I work on a 300k line monorepo, just me and my co-founder. At any given moment I have 3-6 CLI agents (Claude Code, Codex, Aider) running simultaneously across git worktrees. The throughput is great. Managing it is not.
Every tool I found was either another agent, an IDE plugin, an abstraction over my CLIs, or doesn't understand worktrees. Conductor is Mac-only and getting buggier. Warp and Ghostty were interesting but not opinionated enough for my worktree-to-PR workflow.
So I built Pane (https://runpane.com). Keyboard-driven desktop app that gives you one interface to monitor and control CLI agents across worktrees. Ships with a command palette, simple shortcuts (ctrl + up or down arrow to switch between each worktree, VS code shortcuts for other basic things). Each worktree gets a run button that auto-generates a script (via Claude Code on first run) to spin up on isolated ports, so I can have every branch hot reloading in its own tab.
Been using it daily since last week. Hard to go back. I fully open sourced it here, so you can ship your own features to Pane, using Pane: https://github.com/Dcouple-Inc/Pane
How are others handling multi-agent workflows?

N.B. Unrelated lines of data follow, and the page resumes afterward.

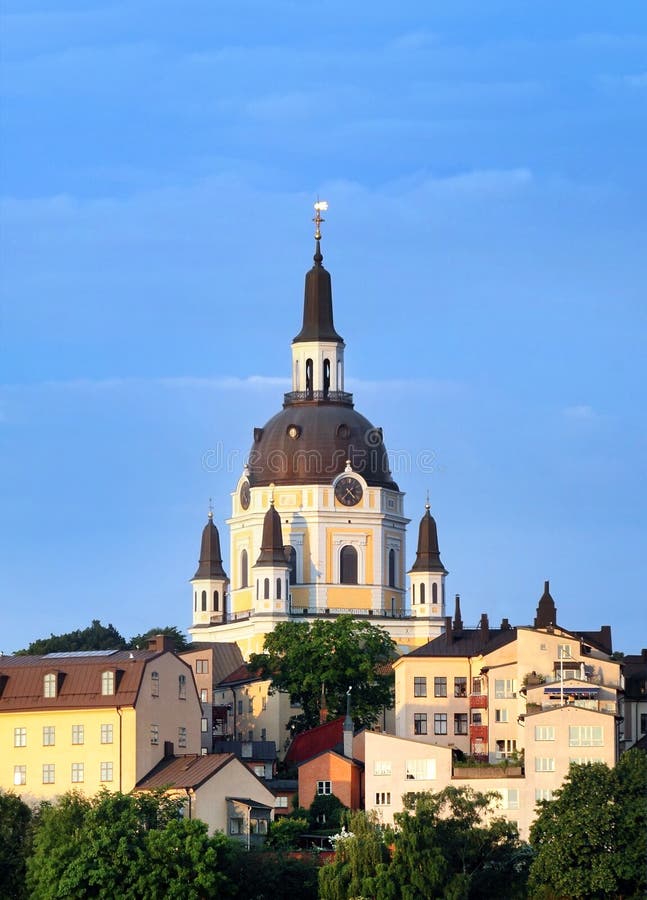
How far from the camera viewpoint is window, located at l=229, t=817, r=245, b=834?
118 metres

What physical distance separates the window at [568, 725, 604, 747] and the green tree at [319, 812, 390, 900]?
10.3 metres

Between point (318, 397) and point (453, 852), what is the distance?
6810 centimetres

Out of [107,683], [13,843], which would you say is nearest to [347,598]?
[107,683]

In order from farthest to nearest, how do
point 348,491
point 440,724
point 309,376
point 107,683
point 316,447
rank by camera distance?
point 309,376, point 316,447, point 348,491, point 440,724, point 107,683

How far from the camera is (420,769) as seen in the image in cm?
11881

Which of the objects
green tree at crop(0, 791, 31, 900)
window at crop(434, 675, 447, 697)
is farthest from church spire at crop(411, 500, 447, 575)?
green tree at crop(0, 791, 31, 900)

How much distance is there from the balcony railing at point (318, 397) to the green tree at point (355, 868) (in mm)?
66191

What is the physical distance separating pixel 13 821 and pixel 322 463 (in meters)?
59.3

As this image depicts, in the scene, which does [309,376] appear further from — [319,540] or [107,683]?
[107,683]

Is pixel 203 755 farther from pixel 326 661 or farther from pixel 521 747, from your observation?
pixel 326 661

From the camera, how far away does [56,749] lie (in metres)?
123

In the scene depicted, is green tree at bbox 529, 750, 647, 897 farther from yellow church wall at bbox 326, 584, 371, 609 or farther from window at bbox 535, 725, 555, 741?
yellow church wall at bbox 326, 584, 371, 609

The key insight in your description is the worktree-per-agent isolation pattern. Without that isolation, agents would interfere with each other's changes unpredictably. With it, you get parallel throughput but the coordination overhead shifts to you — when do worktrees get merged? How do you handle when two agents modify overlapping code?
The Agile Vibe Coding Manifesto's concerns about accountability and traceability become especially important at multi-agent scale. "Every change has traceable intent" is harder to maintain when six agents are generating changes in parallel. The manifesto's argument would be that the investment in architectural constraints and explicit context for each agent is what prevents the throughput gains from creating an unmaintainable diff explosion.